AIM OF THE TASK: Please list every reporter citation given for People v. Santarelli in the court opinion below.
-------- EXERCISE PASSAGE
Court Opinion

ID: 9662855
Source: CourtListenerOpinion
Date Created: 2023-08-23 23:20:03.981706+00
Date Added: 2024-06-11T18:14:43.287579
License: Public Domain

LEIBSON, Justice,
concurring.
Respectfully, I concur in results only.
First, there were jurors who should have been excused for cause, but were not.
Second, the evidence of a similar offense in Lincoln County may well have been admissible in rebuttal as bearing on the insanity defense, People v. Santarelli, 49 N.Y.2d 241, 425 N.Y.S.2d 77, 401 N.E.2d 199 (1980), but it should not have been admitted during the Commonwealth’s casein-chief, because at that stage the highly inflammatory nature of the evidence far outweighed any probative evidentiary value.
----------------
-------- RECORDS PROVIDED
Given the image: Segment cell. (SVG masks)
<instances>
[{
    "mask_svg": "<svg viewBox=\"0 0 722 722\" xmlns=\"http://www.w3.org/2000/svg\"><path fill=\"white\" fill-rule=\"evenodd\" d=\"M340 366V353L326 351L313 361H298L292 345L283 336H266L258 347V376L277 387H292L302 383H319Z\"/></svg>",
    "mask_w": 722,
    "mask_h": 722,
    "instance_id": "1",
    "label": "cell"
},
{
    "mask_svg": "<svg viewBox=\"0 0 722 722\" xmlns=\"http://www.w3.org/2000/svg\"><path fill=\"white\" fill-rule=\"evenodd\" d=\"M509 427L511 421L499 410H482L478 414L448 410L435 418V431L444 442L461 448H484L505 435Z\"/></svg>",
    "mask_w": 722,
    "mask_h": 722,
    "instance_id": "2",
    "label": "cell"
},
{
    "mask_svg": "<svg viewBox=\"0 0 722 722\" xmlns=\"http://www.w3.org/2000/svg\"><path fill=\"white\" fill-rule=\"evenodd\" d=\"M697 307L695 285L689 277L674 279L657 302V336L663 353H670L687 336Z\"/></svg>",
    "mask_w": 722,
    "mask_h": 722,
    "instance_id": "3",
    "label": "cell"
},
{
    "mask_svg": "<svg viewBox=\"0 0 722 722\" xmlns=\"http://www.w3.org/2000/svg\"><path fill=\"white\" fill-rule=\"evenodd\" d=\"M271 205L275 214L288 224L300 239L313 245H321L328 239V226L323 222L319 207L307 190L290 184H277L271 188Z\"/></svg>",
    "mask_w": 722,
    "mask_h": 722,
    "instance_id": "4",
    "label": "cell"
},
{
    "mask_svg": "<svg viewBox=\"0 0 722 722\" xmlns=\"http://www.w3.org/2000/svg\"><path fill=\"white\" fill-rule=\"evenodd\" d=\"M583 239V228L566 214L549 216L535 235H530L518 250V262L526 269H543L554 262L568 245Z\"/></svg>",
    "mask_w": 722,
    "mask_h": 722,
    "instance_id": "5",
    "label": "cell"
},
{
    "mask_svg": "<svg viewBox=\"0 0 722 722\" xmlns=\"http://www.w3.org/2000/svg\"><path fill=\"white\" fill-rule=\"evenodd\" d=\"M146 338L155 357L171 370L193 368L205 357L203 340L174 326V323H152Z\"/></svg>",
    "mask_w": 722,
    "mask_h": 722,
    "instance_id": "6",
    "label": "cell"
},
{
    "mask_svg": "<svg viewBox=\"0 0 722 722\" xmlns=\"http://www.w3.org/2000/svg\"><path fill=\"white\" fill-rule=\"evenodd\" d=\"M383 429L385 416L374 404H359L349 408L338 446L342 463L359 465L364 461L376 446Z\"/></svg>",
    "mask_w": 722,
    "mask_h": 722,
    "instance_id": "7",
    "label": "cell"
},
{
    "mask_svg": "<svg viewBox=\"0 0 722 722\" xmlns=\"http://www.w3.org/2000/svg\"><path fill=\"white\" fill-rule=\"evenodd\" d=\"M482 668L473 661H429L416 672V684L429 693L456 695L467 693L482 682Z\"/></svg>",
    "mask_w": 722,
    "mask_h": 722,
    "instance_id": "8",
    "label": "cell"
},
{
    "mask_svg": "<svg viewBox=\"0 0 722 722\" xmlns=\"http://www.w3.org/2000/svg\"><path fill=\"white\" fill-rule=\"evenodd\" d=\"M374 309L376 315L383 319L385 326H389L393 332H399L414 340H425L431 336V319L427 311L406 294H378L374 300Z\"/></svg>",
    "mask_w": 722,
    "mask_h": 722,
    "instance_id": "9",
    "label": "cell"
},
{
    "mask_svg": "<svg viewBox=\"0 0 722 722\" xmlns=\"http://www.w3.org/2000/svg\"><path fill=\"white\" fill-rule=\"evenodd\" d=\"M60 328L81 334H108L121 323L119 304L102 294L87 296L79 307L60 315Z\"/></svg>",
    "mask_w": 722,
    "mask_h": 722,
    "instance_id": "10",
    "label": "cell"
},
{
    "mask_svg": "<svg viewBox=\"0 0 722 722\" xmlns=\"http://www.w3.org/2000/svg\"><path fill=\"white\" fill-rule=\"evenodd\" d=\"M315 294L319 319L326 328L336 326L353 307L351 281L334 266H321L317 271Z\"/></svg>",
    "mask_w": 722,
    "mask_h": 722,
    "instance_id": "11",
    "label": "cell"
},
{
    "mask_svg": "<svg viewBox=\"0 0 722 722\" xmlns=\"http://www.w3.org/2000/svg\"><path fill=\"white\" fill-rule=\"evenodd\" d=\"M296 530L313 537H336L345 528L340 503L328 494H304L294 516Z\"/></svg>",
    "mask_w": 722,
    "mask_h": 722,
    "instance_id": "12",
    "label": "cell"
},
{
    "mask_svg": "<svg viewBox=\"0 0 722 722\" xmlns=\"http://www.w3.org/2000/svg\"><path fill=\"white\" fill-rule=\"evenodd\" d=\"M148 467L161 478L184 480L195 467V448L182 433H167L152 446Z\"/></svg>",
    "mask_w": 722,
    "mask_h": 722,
----------------
COMPLETED TASK:
49 N.Y.2d 241
425 N.Y.S.2d 77
401 N.E.2d 199